Challenge Problem: Identity Discovery Scenario: An Epidemic Contact Tracing and Data
Analysis: Unidentified Male Potentially Carrying Deadly and Highly Contagious VirusTasks: Who is the unidentified male? Where is the unidentified male?
Research results: Novel techniques to manipulate, analyze, and visualize the multiple datasets to respond requirements from analysts.
C3E 2011 (Keystone, CO)
Theme: Discuss predictive analytics and the role of intersecting anomalies and emergent behavior in supporting them
Analytic Areas of Focus
• Emergent Behavior: The concept of “emergence,” as used in modern science, usually refers to the complex behaviors that emerge from dynamic interactions between simple entities. Modeling emergent behavior in cyberspace can have a game-changing impact in the fight against cybercrime.
• Intersecting Anomalies: Within a compromised environment, anomalous behavior has been used to identify indicators of a wide variety of faults, both natural and malicious. With our ability to handle “big data,” we have the opportunity to discover anomalies from a wider variety of sources.
C3E 2010 (Santa Barbara, CA)
Theme: Understand state-of-the-art models and data practices that could inform strategy and tactics for the practitioner
Analytic Areas of Focus
• Models meet models: Do models of different behaviors inform how we think about operating in a compromised cyberspace environment?

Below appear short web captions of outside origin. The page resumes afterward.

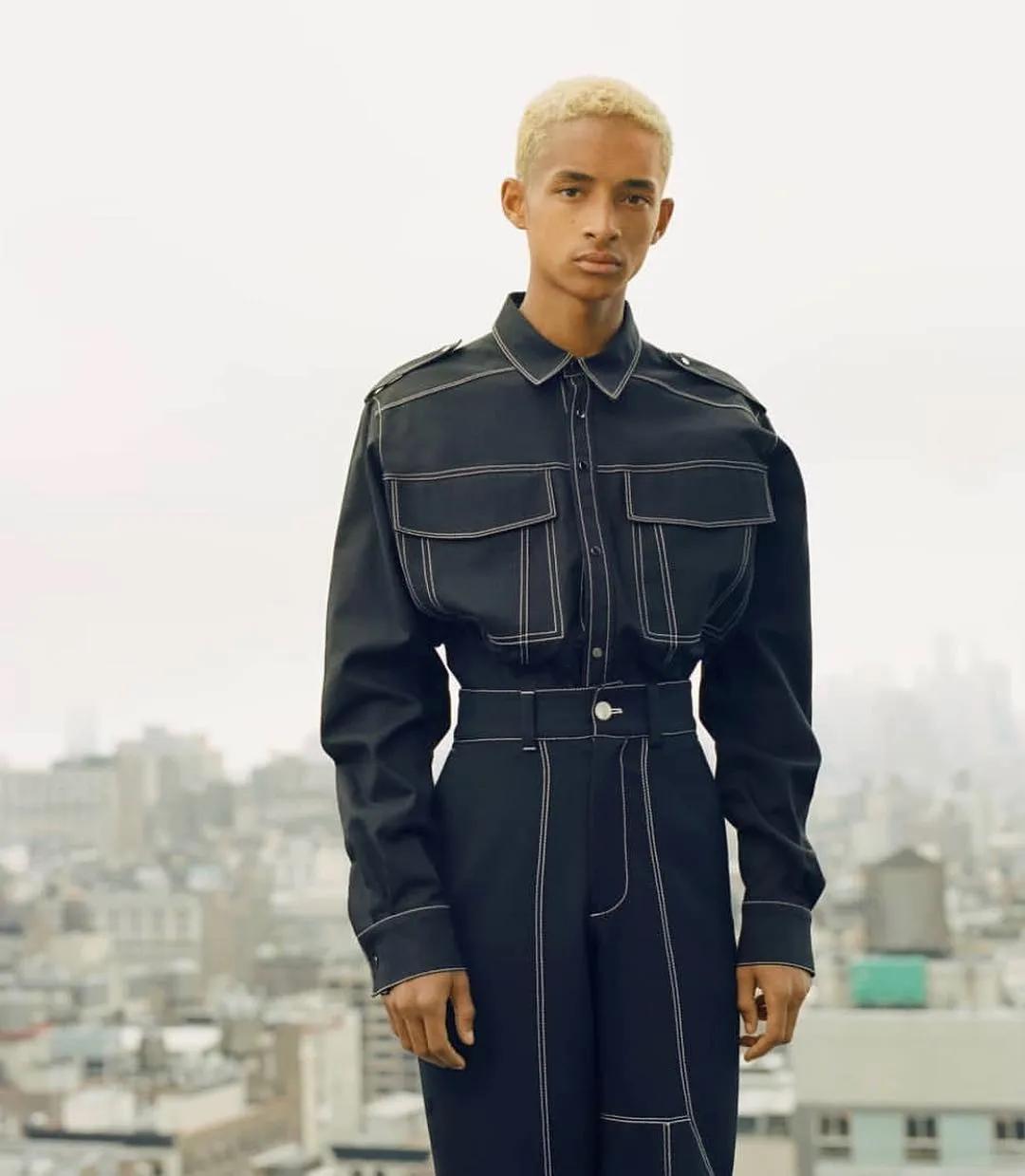 supremeow,supreme和ow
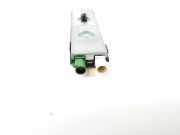 Antenne Dach Mercedes-Benz SLK (R172) A1728202989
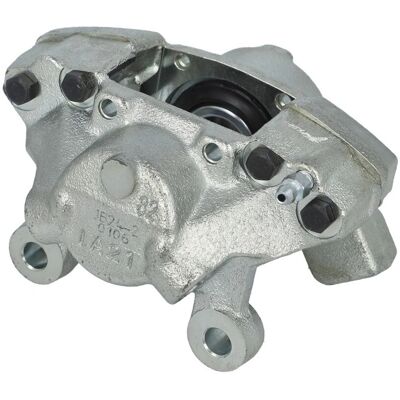 BUDWEG 342144 Bremszange - Hinterachse links für Volvo V70 I, 850, C70 I BUDWEG 342144 Bremszange - Hinterachse links für Volvo V70 I, 850, C70 I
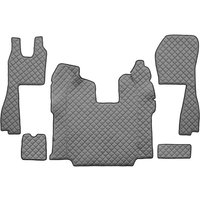 Fußmatte F-CORE FL10 GRAY Fußmatte F-CORE FL10 GRAY von F-Core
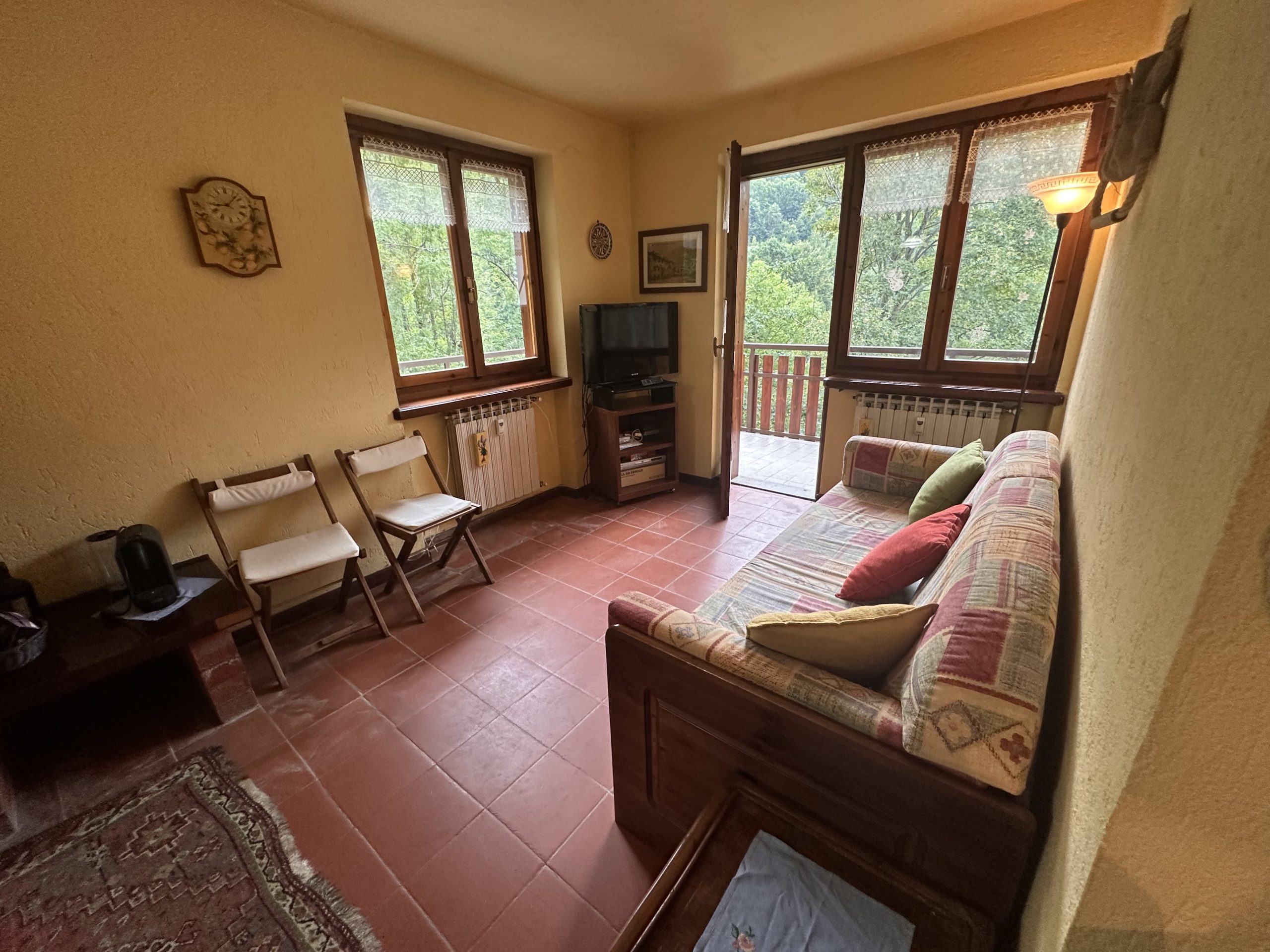 Il Rustico - Agenzia Immobiliare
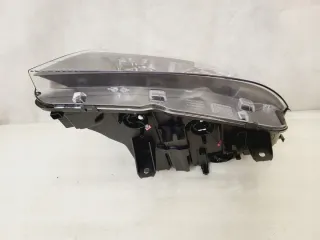 7217293 7217293RT Фара левая BMW X3 F25 Арт e12734963, вид 4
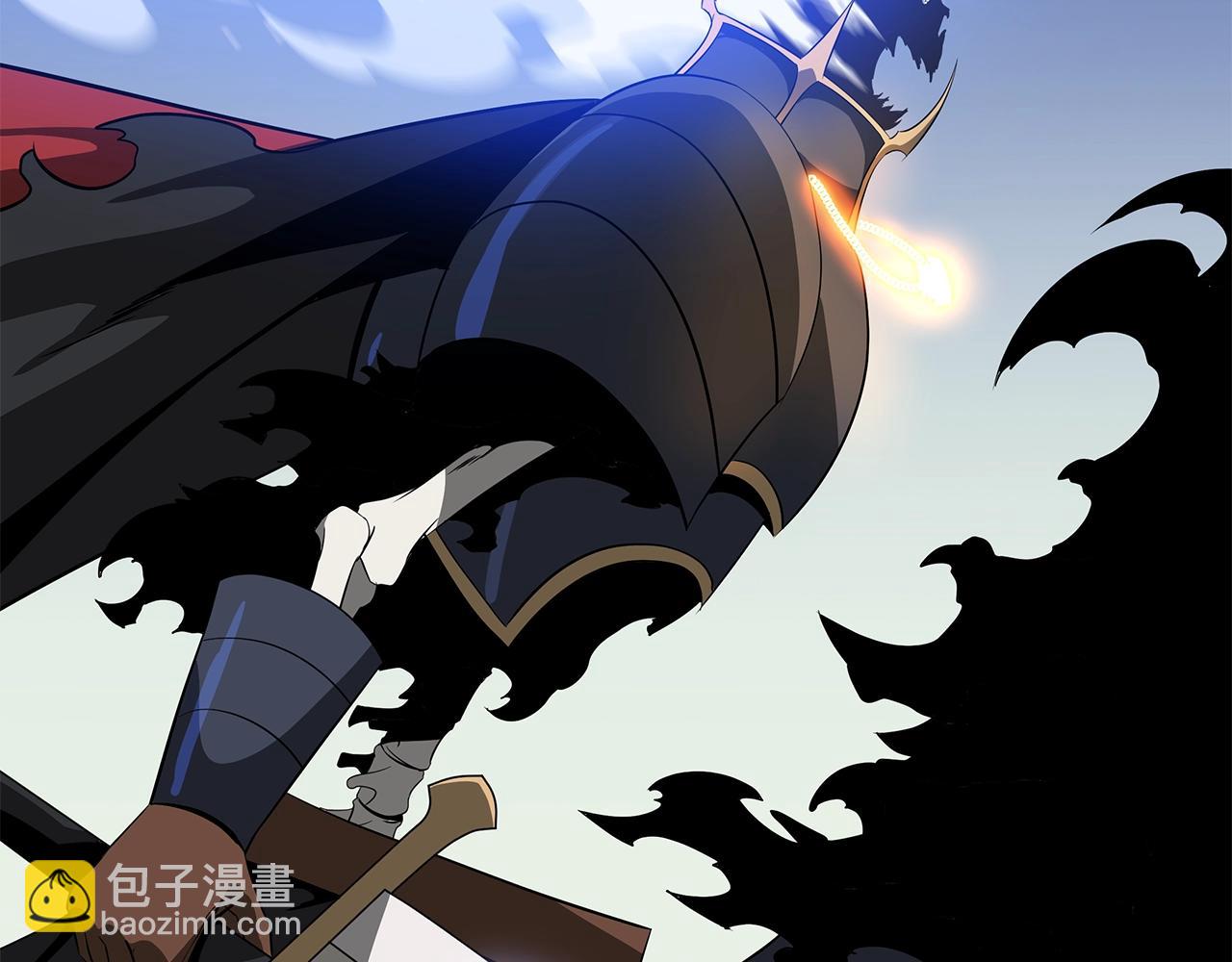 第75话 讨伐幼龙154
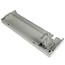 Chassis Assembly, 3141A20034W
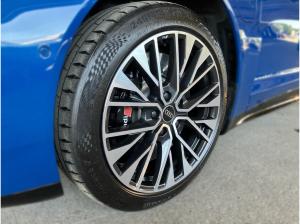 Audi e-tron GT S NP:165tEUR! ALLRADLENKUNG.PANO.SITZLUFT.HEAD-UP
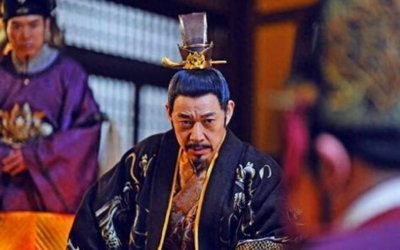 ​什么是都护府？透过北庭、安西都护府的设立，看唐朝对西域的治理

What are the emerging models that serve to defend and protect in a compromised environment
• Models meet data: How do we deal with the massive amounts of dynamically-changing data that the cyberspace environment holds, including the identification of adversarial behavior
• Models meet reality: How do models support real-time decision making by practitioners who deal with cyber threats every hour of every day? Are there gaps in the theoretical research that could help practitioners deal with existing, emerging, or even unanticipated problems?
C3E 2009 (Santa Fe, NM)
Theme: Understand how adversaries have insinuated themselves into our systems and networks, and how computational and other analytic approaches could be leveraged to mitigate their influence.
Analytic Areas of Focus
• The Infiltrator on the Inside: We assume that our adversaries have insinuated themselves among us. How can we learn to recognize them even though they may look like one of us?
• Bad Neighborhoods: How do we recognize when we have transitioned from a good “neighborhood” into a bad one? What are the clues and warning signs? What signals indicate danger?
• Camouflage, also known as Operating Under Hostile Conditions: How do we continue to operate when under the surveillance of our adversaries? Can we carry on with “business as usual” or “almost as usual?”